17. La décision contestée vise les dispositions législatives appliquées et indique que l'examen de la situation de l'intéressé a été réalisé au regard de l'ensemble de ces critères en précisant ainsi que le requérant est entré irrégulièrement en France à une date indéterminée, que l'intéressé ne justifie pas de la nature et de l'ancienneté de ses liens avec la France, et qu'il constitue une menace pour l'ordre public dès lors qu'il est défavorablement connu des services de police pour des faits de violence qu'il a commis le 27 octobre 2023 ayant entrainé une incapacité de travail temporaire n'excédant pas 8 jours dans un lieu destiné à l'accès au moyen de transport collectif de voyageurs. Par ailleurs, la circonstance qu'il n'ait pas fait l'objet d'une précédente mesure d'éloignement ne fait pas obstacle au prononcé de la décision attaquée. Par suite, cette décision est suffisamment motivée et le préfet de police de Paris n'a pas commis d'erreur d'appréciation en fixant à 36 mois la durée de cette mesure.

18. Pour les mêmes motifs que ceux exposés au point 10, le moyen tiré de la méconnaissance des stipulations de l'article 8 de la convention européenne de sauvegarde des droits de l'homme et des libertés fondamentales doit être écarté.

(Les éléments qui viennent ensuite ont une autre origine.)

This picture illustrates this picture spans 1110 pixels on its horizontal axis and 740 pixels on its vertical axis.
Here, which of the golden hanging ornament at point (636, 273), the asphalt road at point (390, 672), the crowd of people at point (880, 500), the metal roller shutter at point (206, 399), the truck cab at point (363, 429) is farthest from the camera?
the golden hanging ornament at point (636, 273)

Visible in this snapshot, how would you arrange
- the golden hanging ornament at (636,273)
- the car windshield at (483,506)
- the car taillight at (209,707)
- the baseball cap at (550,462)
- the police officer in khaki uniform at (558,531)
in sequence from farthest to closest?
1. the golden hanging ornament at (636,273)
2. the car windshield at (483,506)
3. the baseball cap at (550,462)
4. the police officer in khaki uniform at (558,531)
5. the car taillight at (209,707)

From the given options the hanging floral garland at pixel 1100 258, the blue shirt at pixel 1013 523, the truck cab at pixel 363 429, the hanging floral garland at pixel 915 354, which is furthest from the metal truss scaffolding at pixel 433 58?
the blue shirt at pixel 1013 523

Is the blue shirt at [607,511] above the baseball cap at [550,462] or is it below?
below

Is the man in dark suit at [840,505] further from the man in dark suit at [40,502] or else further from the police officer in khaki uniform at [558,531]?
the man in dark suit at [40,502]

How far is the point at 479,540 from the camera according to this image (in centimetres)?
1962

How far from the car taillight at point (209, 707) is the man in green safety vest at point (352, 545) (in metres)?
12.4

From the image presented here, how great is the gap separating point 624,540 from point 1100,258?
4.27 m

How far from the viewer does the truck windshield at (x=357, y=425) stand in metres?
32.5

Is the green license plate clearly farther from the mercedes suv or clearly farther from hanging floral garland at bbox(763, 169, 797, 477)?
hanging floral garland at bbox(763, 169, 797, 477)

19. Il résulte de tout ce qui précède que M. C n'est pas fondé à demander l'annulation de l'arrêté du 29 octobre 2023.

Sur les autres conclusions de la requête :

20. Dès lors que le présent jugement rejette les conclusions aux fins d'annulation présentées par M. C, ses conclusions aux fins d'injonction sous astreinte et celles relatives au frais de l'instance doivent également être rejetées.

D E C I D E :

Article 1: La requête de M. C est rejetée.

Article 2 : Le présent jugement sera notifié à M. A C et au préfet de police de Paris.

Rendu public par mise à disposition au greffe, le 4 avril 2024.

Le magistrat désigné,

D. B La greffière,

E. Souris

La République mande et ordonne au préfet de police de Paris en ce qui le concerne ou à tous commissaires de justice à ce requis en ce qui concerne les voies de droit commun contre les parties privées, de pourvoir à l'exécution de la présente décision.